I'm trying something new here. Maybe it’ll last one week. Maybe it’ll last seventeen years!
I'm writing musings! On Thursdays! And my initials are PH! Look at all the extra exclamation points!
And so just like how the word PHTHALATES inexplicably exists and the PH is silent, or even more stupendously PHENOLPHTHALEIN, which you might recall from high school chemistry class, well, I figured PHTHURSDAY MUSINGS was a dandy name for this.
As we used to say on the radio: If you're offended, call now!
This week I stumbled upon a disc on my CD shelf called GOAT-SPIEL: LOVE AND HATE 02-11-02. It was a pre-prepared mix for me to have some sort of Valentine’s Day themed show for that date. Some songs are about love, some are about quite the opposite, and some occupy a really ambiguous place. I think many of us seek out that ambiguous place in art.
(An aside: I should clarify that my radio show was called GOAT-SPIEL. I’ve discussed this in a previous META-SPIEL. But, in case you missed that… yes, GOAT-SPIEL.)
And so I put this disc in and played it start to finish, and about half way through a song I hadn't heard in years drew me in: Matthew Sweet’s “We’re the Same” from his 1995 album 100% Fun. It’s a pop-rock masterpiece. He plays every instrument, and as I recall, he did all of the production work as well. Oh, sure, the album was top heavy and somewhat redundant, but look: only a handful of people ever pulled off a song like this.
In turn it reminded me of another, more obscure song, which came out right around the time of that GOAT-SPIEL show. In 2002, Jay Bennett and Edward Burch released an album, The Palace at 4am (Part I). This was Bennett’s solo debut, coming shortly after a highly publicized departure from Wilco. I remember almost nothing about this album, except the lead track: “Puzzle Heart”, another one of those perfect pop-rock songs that can so easily fade away.
There’s no real sharing of stuff like this anymore. It used to all be so easy: to share a song, I’d just play it on the radio. Or if I wanted friends to hear it, I’d ship it off as an mp3 via a fileshare. I suppose that today I could share a YouTube “video” of the song to Facebook or Twitter, or I could encourage people to look it up on Spotify, but COME ON!: YouTube is crap for stuff like this, and Spotify is not at all the same thing.

### Problems to work on
• A. Revise the music musings post between "And so just" and "that… yes, GOAT-SPIEL.)", inclusive, putting "came across" in place of "stumbled upon".
• B. Extend the music musings post beyond its final sentence.

### Provided material
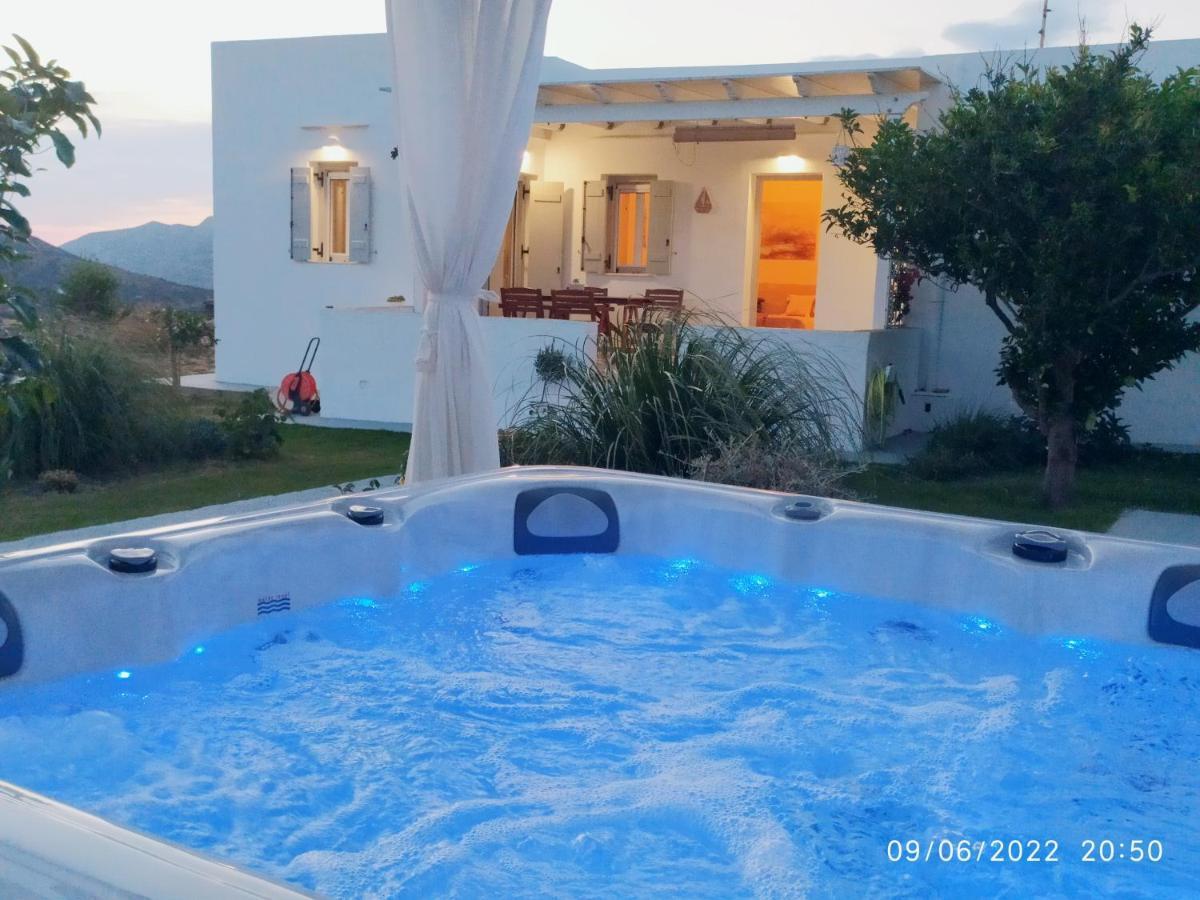 Geoni'S Villa & Garden Spa Apollonía Dış mekan fotoğraf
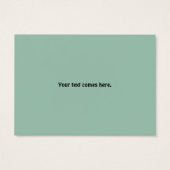 retro monogram - N (Back)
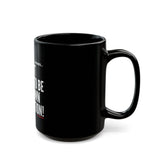 INSOIRATION CERAMIC MUG - BLACK 110Z, 15OZ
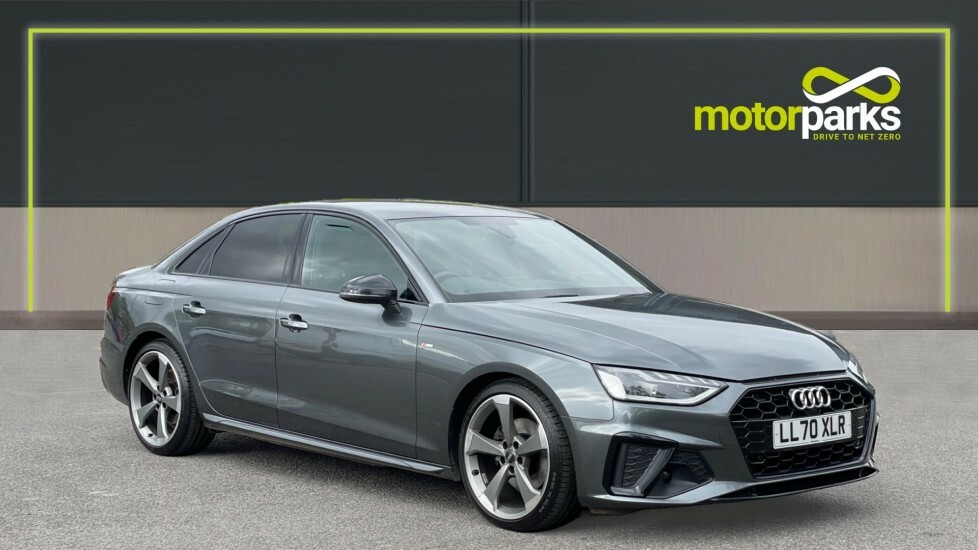Compare Audi A4 Black Edition LL70XLR Grey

### Results for each task
• A.
And so just like how the word PHTHALATES inexplicably exists and the PH is silent, or even more stupendously PHENOLPHTHALEIN, which you might recall from high school chemistry class, well, I figured PHTHURSDAY MUSINGS was a dandy name for this.
As we used to say on the radio: If you're offended, call now!
This week I came across a disc on my CD shelf called GOAT-SPIEL: LOVE AND HATE 02-11-02. It was a pre-prepared mix for me to have some sort of Valentine’s Day themed show for that date. Some songs are about love, some are about quite the opposite, and some occupy a really ambiguous place. I think many of us seek out that ambiguous place in art.
(An aside: I should clarify that my radio show was called GOAT-SPIEL. I’ve discussed this in a previous META-SPIEL. But, in case you missed that… yes, GOAT-SPIEL.)

• B.
If someone’s got a better suggestion for how to meaningfully share, I’m all ears. For that matter, if someone’s got a suggestion for a better Internet, lay it on me. I’d love to pivot from the one we’ve got.
A few weeks ago I floated the idea of listening to albums which were really well-known, and familiar to me via their singles, but which I’d never actually listened to before. I've listened to a couple since and have written some things up, but have been a little lost as to how exactly to post the write-ups. Well, I’ve decided to group some toegether and just have them be META-SPIEL posts. Look for the first installment ver ver soon.
Journalism Wednesday was this week. You should know this, because I sent out a post about it just yesterday - on Journalism Wednesday!
I miss having more of a connection to journalism / journalists. For a few years now I’ve played in the Chicago Media Softball League, and I’d also been on three different teams in the Chicago Media Bowling League. Both leagues had to take this year off, of course, but even before that I was out of the bowling league for a few different reasons (none of them nefarious, mind you!), and then the reality is that I’m 44 now and am not exactly going to suddenly become a late blooming dynamo at 16 inch softball when we’re able to play in. I mean, I don’t feel like I’m 44. Except in the neck, shoulder, knee, and ankles. Plus, absurdly, our softball team had gotten to the point where almost nobody left was actually involved in media at all - myself included!
Which leads me to muse: Does META-SPIEL qualify as media? In a very strict, technical sense, sure! But I’ll leave it to you, dear reader, to make that call.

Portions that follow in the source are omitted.